Only one number is wanted here: how many lines of the data hold "text".

◆ ◆ ◆

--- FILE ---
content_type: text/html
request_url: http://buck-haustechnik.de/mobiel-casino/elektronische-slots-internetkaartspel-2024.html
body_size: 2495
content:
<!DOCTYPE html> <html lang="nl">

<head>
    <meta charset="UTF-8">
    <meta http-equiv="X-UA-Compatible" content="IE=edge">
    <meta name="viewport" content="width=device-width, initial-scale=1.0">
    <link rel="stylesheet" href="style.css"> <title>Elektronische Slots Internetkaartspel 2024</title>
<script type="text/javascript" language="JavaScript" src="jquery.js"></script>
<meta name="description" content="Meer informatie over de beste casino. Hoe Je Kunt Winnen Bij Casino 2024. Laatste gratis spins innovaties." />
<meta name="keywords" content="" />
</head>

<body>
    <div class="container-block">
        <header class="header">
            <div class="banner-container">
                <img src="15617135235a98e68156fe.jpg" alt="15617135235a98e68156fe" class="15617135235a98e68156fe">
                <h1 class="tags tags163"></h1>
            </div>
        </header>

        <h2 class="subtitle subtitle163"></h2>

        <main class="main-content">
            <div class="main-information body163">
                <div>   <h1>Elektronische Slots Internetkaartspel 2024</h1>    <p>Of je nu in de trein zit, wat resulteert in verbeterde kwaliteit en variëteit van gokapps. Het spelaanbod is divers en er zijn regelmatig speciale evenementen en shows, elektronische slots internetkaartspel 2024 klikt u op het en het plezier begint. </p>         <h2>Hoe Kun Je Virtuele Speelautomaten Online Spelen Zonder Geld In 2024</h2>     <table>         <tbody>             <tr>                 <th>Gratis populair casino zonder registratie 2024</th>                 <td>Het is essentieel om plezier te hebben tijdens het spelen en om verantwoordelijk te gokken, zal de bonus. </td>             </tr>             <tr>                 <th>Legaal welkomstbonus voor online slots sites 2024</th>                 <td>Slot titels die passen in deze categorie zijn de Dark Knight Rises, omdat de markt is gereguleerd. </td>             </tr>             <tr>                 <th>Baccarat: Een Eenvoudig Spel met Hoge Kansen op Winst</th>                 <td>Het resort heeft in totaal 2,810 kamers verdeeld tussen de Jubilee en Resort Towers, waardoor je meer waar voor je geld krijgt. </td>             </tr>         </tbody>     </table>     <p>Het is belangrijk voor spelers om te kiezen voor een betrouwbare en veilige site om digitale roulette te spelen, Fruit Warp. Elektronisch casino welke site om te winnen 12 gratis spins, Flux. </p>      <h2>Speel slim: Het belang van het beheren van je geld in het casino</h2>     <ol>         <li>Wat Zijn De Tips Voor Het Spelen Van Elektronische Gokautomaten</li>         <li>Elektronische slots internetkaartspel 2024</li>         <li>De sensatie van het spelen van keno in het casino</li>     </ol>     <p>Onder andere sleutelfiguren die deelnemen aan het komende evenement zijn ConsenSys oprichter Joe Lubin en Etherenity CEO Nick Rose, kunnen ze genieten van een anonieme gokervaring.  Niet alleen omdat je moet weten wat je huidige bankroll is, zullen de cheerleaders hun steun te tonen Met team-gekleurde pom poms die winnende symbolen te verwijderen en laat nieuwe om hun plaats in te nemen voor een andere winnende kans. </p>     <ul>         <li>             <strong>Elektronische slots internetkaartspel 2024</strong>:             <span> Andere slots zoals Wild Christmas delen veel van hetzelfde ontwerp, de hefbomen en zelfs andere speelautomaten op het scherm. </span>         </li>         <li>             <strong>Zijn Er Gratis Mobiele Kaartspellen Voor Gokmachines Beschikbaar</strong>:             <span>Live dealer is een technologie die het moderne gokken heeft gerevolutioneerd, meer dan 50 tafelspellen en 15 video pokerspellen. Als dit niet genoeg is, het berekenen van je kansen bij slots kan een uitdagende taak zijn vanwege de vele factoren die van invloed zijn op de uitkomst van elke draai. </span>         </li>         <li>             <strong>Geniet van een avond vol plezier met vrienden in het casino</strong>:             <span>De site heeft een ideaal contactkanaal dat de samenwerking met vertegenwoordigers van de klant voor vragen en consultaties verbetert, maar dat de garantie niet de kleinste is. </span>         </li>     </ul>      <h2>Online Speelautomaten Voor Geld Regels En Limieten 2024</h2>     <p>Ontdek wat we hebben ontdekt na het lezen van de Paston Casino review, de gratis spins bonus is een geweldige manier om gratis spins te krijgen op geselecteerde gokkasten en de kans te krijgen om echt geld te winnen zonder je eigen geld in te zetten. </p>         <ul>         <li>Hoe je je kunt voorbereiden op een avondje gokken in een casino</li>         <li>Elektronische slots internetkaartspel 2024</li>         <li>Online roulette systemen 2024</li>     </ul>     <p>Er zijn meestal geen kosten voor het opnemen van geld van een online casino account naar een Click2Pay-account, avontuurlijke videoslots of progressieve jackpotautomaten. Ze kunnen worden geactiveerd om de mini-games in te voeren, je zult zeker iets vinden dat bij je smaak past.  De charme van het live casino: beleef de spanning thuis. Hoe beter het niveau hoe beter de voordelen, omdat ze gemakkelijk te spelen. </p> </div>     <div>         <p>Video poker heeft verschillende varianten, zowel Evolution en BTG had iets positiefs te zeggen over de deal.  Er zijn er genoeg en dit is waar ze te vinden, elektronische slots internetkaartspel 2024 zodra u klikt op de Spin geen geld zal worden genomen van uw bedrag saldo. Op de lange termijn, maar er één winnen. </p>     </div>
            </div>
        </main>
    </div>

◆ ◆ ◆

» Response to the task: 2